In the aviation industry, the Federal Aviation Administration (FAA) defines five categories of failure conditions and five software level definitions ranging from Level A (Catastrophic) to Level E (no effect). ISO 9000 guidelines do not address the production of Safety Critical Software.

 

3.3 Failures

It is interesting to note that hardware failures are random, and these are handled in a probabilistic way. Contacts or wires may be broken, for example, after prolonged vibration of the computers. Memory chips may develop faults over a period of time.

Software failures, on the other hand, are systematic. They may appear to be random, but given the same conditions when the code is run, a software error will consistently manifest itself. However, isolating (and therefore being able to repeat) these conditions is tedious, and this is what these safety analyses are meant to achieve.

Of course, software may fail because of a hardware failure (e.g. a memory fault), but it is also necessary for the software to cope with this in a safe manner.

 

3.4 Single Point Failures

It is a stated objective of our client's System Safety Implementation Strategy that a product should not contain any single random or systematic failure condition that can cause a potentially catastrophic hazard. To explain to readers who have experience in this area, this requirement can be met by ensuring that the fault trees for all product failure conditions that are potentially catastrophic have at least one AND-gate in every fault tree path. For software subsystems, protection mechanisms that introduce AND-gates into the corresponding software fault trees include:

Addition of a separate Protection/Monitor Object in the software architecture that cross-checks objects output data items before they propagate to the Product output signals
Addition of guarding conditions embedded into software objects that protect explicitly against specific conditions that might cause a hazard.

 

3.5 Safety Analysis

There are several analysis methods that may be employed: Threads Analysis, Event Tree Analysis, Fault Tree Analysis, Transaction Analysis and Failure Modes and Effects Analysis (FMEA). There are two reasoning modes for performing analyses:

Forwards Analysis, or "bottom up"/ "inductive" analysis. The FMEA and Event tree analyses are inductive analyses. It requires the systematic injection of faults into the software and discovering what hazards are produced. This is the method used in the Prolog simulators described below.

Backwards Analyses or "top down"/ "deductive" analysis. Here we start with a hazard and work back to discover what object conditions can cause it.

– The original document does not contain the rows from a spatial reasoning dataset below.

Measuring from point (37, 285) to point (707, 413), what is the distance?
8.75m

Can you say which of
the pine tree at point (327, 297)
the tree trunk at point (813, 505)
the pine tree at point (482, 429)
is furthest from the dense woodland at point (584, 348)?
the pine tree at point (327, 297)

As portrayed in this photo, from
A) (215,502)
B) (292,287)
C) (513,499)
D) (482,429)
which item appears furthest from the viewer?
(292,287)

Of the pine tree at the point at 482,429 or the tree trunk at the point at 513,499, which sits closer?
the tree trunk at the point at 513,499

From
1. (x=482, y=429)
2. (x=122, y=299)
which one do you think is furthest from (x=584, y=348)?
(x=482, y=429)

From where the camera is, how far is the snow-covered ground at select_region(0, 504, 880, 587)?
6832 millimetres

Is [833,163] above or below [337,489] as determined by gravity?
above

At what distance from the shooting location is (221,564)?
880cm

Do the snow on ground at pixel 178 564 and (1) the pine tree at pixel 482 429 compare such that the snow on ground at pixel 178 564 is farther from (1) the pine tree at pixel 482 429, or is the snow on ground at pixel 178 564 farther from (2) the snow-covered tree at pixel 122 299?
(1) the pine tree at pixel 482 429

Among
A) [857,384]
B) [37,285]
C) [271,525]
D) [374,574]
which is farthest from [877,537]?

Fault tree analysis is deductive.

 

4. The Simulator - Threads Analysis

It is difficult to systematically inject software faults into the actual products (hardware faults are easier to test, by breaking connections etc.). For software safety analysis, the analyst has many documents ranging from requirements, design, and specifications that he must manually review and analyse to try to discover weaknesses and errors. It is very tedious to systematically check the cascade of messages sent between objects when an event occurs. The analyses of the message cascades need to be repeated for various combinations of software object states, and repeated again for each injected fault (the system must not result in a hazard for any single fault). This will usually result in many tens or hundreds of thousands of analyses.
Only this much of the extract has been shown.